Il faut répondre collectivement aux demandes de soins non programmées sur un territoire. Cela nécessite des moyens, c’est-à-dire un secrétariat, avec une plage de consultations dédiée aux demandes de soins non programmés, et une coordination accrue. Des formes diverses sont possibles : une maison médicale de garde ouverte la journée, l’ouverture d’une consultation dans une maison de santé, etc.

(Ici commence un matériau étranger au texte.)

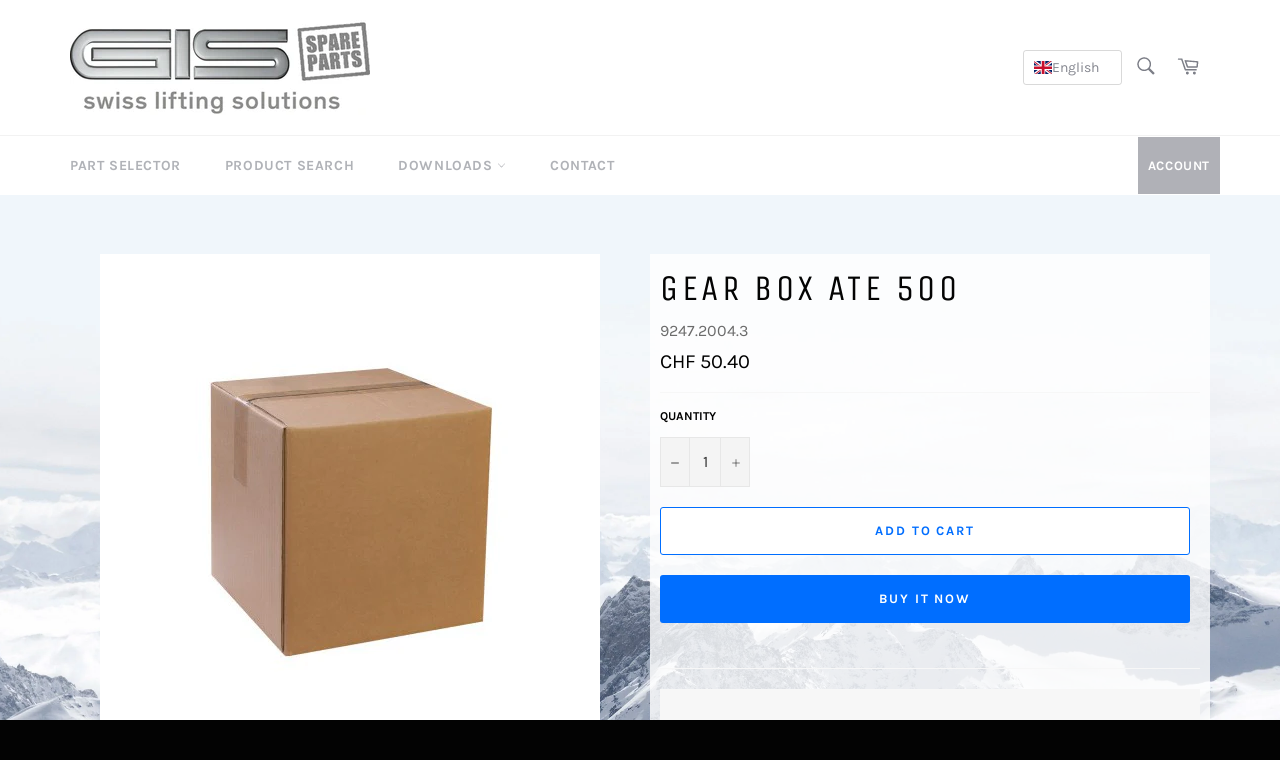

--- FILE ---
content_type: application/javascript; charset=utf-8
request_url: https://cdnjs.cloudflare.com/ajax/libs/maphilight/1.4.0/jquery.maphilight.min.js
body_size: 1943
content:
/*! maphilight 07-02-2018 */
!function(a,b){"function"==typeof define&&define.amd?define(["jquery"],b):b(a.jQuery)}(this,function(a){var b,c,d,e,f,g,h,j,k,l,m;if(c=!!document.createElement("canvas").getContext,b=function(){var a=document.createElement("div");a.innerHTML='<v:shape id="vml_flag1" adj="1" />';var b=a.firstChild;return b.style.behavior="url(#default#VML)",b?"object"==typeof b.adj:!0}(),!c&&!b)return void(a.fn.maphilight=function(){return this});if(c){j=function(a){return Math.max(0,Math.min(parseInt(a,16),255))},k=function(a,b){return"rgba("+j(a.substr(0,2))+","+j(a.substr(2,2))+","+j(a.substr(4,2))+","+b+")"},d=function(b){var c=a('<canvas style="width:'+a(b).width()+"px;height:"+a(b).height()+'px;"></canvas>').get(0);return c.getContext("2d").clearRect(0,0,a(b).width(),a(b).height()),c};var n=function(a,b,c,d,e){if(d=d||0,e=e||0,a.beginPath(),"rect"==b)a.rect(c[0]+d,c[1]+e,c[2]-c[0],c[3]-c[1]);else if("poly"==b)for(a.moveTo(c[0]+d,c[1]+e),i=2;i<c.length;i+=2)a.lineTo(c[i]+d,c[i+1]+e);else"circ"==b&&a.arc(c[0]+d,c[1]+e,c[2],0,2*Math.PI,!1);a.closePath()};e=function(b,c,d,e,f){var g=b.getContext("2d");if(e.shadow){g.save(),"inside"==e.shadowPosition&&(n(g,c,d),g.clip());var h=100*b.width,i=100*b.height;n(g,c,d,h,i),g.shadowOffsetX=e.shadowX-h,g.shadowOffsetY=e.shadowY-i,g.shadowBlur=e.shadowRadius,g.shadowColor=k(e.shadowColor,e.shadowOpacity);var j=e.shadowFrom;j||(j="outside"==e.shadowPosition?"fill":"stroke"),"stroke"==j?(g.strokeStyle="rgba(0,0,0,1)",g.stroke()):"fill"==j&&(g.fillStyle="rgba(0,0,0,1)",g.fill()),g.restore(),"outside"==e.shadowPosition&&(g.save(),n(g,c,d),g.globalCompositeOperation="destination-out",g.fillStyle="rgba(0,0,0,1);",g.fill(),g.restore())}g.save(),n(g,c,d),e.fill&&(g.fillStyle=k(e.fillColor,e.fillOpacity),g.fill()),e.stroke&&(g.strokeStyle=k(e.strokeColor,e.strokeOpacity),g.lineWidth=e.strokeWidth,g.stroke()),g.restore(),e.fade&&a(b).css("opacity",0).animate({opacity:1},100)},f=function(a){a.getContext("2d").clearRect(0,0,a.width,a.height)}}else d=function(b){return a('<var style="zoom:1;overflow:hidden;display:block;width:'+b.width+"px;height:"+b.height+'px;"></var>').get(0)},e=function(b,c,d,e,f){var g,h,i,j;for(var k in d)d[k]=parseInt(d[k],10);g='<v:fill color="#'+e.fillColor+'" opacity="'+(e.fill?e.fillOpacity:0)+'" />',h=e.stroke?'strokeweight="'+e.strokeWidth+'" stroked="t" strokecolor="#'+e.strokeColor+'"':'stroked="f"',i='<v:stroke opacity="'+e.strokeOpacity+'"/>',"rect"==c?j=a('<v:rect name="'+f+'" filled="t" '+h+' style="zoom:1;margin:0;padding:0;display:block;position:absolute;left:'+d[0]+"px;top:"+d[1]+"px;width:"+(d[2]-d[0])+"px;height:"+(d[3]-d[1])+'px;"></v:rect>'):"poly"==c?j=a('<v:shape name="'+f+'" filled="t" '+h+' coordorigin="0,0" coordsize="'+b.width+","+b.height+'" path="m '+d[0]+","+d[1]+" l "+d.join(",")+' x e" style="zoom:1;margin:0;padding:0;display:block;position:absolute;top:0px;left:0px;width:'+b.width+"px;height:"+b.height+'px;"></v:shape>'):"circ"==c&&(j=a('<v:oval name="'+f+'" filled="t" '+h+' style="zoom:1;margin:0;padding:0;display:block;position:absolute;left:'+(d[0]-d[2])+"px;top:"+(d[1]-d[2])+"px;width:"+2*d[2]+"px;height:"+2*d[2]+'px;"></v:oval>')),j.get(0).innerHTML=g+i,a(b).append(j)},f=function(b){var c=a("<div>"+b.innerHTML+"</div>");c.children("[name=highlighted]").remove(),b.innerHTML=c.html()};g=function(a){var b,c=a.getAttribute("coords").split(",");for(b=0;b<c.length;b++)c[b]=parseFloat(c[b]);return[a.getAttribute("shape").toLowerCase().substr(0,4),c]},m=function(b,c){var d=a(b);return a.extend({},c,a.metadata?d.metadata():!1,d.data("maphilight"))},l=function(a){return a.complete?"undefined"!=typeof a.naturalWidth&&0===a.naturalWidth?!1:!0:!1},h={position:"absolute",left:0,top:0,padding:0,border:0};var o=!1;a.fn.maphilight=function(i){return i=a.extend({},a.fn.maphilight.defaults,i),c||o||(a(window).ready(function(){document.namespaces.add("v","urn:schemas-microsoft-com:vml");var b=document.createStyleSheet(),c=["shape","rect","oval","circ","fill","stroke","imagedata","group","textbox"];a.each(c,function(){b.addRule("v\\:"+this,"behavior: url(#default#VML); antialias:true")})}),o=!0),this.each(function(){var j,k,n,o,p,q,r;if(j=a(this),!l(this))return window.setTimeout(function(){j.maphilight(i)},200);if(n=a.extend({},i,a.metadata?j.metadata():!1,j.data("maphilight")),r=j.get(0).getAttribute("usemap"),r&&(o=a('map[name="'+r.substr(1)+'"]'),j.is('img,input[type="image"]')&&r&&o.length>0)){if(j.hasClass("maphilighted")){var s=j.parent();j.insertBefore(s),s.remove(),a(o).unbind(".maphilight")}k=a("<div></div>").css({display:"block",backgroundImage:'url("'+this.src+'")',backgroundSize:"contain",position:"relative",padding:0,width:this.width,height:this.height}),n.wrapClass&&(n.wrapClass===!0?k.addClass(a(this).attr("class")):k.addClass(n.wrapClass)),j.before(k).css("opacity",1e-10).css(h).remove(),b&&j.css("filter","Alpha(opacity=0)"),k.append(j),p=d(this),a(p).css(h),p.height=this.height,p.width=this.width,a(o).bind("alwaysOn.maphilight",function(){q&&f(q),c||a(p).empty(),a(o).find("area[coords]").each(function(){var b,f;f=m(this,n),f.alwaysOn&&(!q&&c&&(q=d(j[0]),a(q).css(h),q.width=j[0].width,q.height=j[0].height,j.before(q)),f.fade=f.alwaysOnFade,b=g(this),c?e(q,b[0],b[1],f,""):e(p,b[0],b[1],f,""))})}).trigger("alwaysOn.maphilight").bind("mouseover.maphilight, focusin.maphilight",function(b){var d,f,h=b.target;if(f=m(h,n),!f.neverOn&&!f.alwaysOn){if(d=g(h),e(p,d[0],d[1],f,"highlighted"),f.groupBy){var i;i=/^[a-zA-Z][\-a-zA-Z]+$/.test(f.groupBy)?o.find("area["+f.groupBy+'="'+a(h).attr(f.groupBy)+'"]'):o.find(f.groupBy);var j=h;i.each(function(){if(this!=j){var a=m(this,n);if(!a.neverOn&&!a.alwaysOn){var b=g(this);e(p,b[0],b[1],a,"highlighted")}}})}c||a(p).append("<v:rect></v:rect>")}}).bind("mouseout.maphilight, focusout.maphilight",function(a){f(p)}),j.before(p),j.addClass("maphilighted")}})},a.fn.maphilight.defaults={fill:!0,fillColor:"000000",fillOpacity:.2,stroke:!0,strokeColor:"ff0000",strokeOpacity:1,strokeWidth:1,fade:!0,alwaysOn:!1,neverOn:!1,groupBy:!1,wrapClass:!0,shadow:!1,shadowX:0,shadowY:0,shadowRadius:6,shadowColor:"000000",shadowOpacity:.8,shadowPosition:"outside",shadowFrom:!1}});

Il faudra aussi apporter des ressources aux généralistes pour suivre les malades chroniques. L’infirmière de pratique avancée – le modèle ASALEE – qui travaille en partenariat avec le généraliste nous paraît pertinent. Tous les médecins qui souhaitent travailler avec une de ces infirmières doivent pouvoir le faire : il faut donc en augmenter le nombre, en former davantage, développer leurs missions. Au début, c'était de l'éducation thérapeutique au diabète ou au risque cardio-vasculaire. Cela peut s'étendre à d'autres domaines, comme des tests pour repérer les troubles cognitifs chez les personnes âgées, une spirométrie chez les patients fumeurs…
Vous entamez un Tour de France des généralistes…
Oui, nous allons le débuter dès le début 2018. Notre tâche est d’aller prendre le pouls des régions et des départements afin de constater quels sont leurs problèmes en termes de démographie ou de relations avec les agences régionales de santé. Nous voulons voir aussi quelles sont les réalisations sur le terrain car il n’y a pas de modèle unique d’organisation des soins. À partir de ces expériences, nous ferons remonter des idées et des propositions.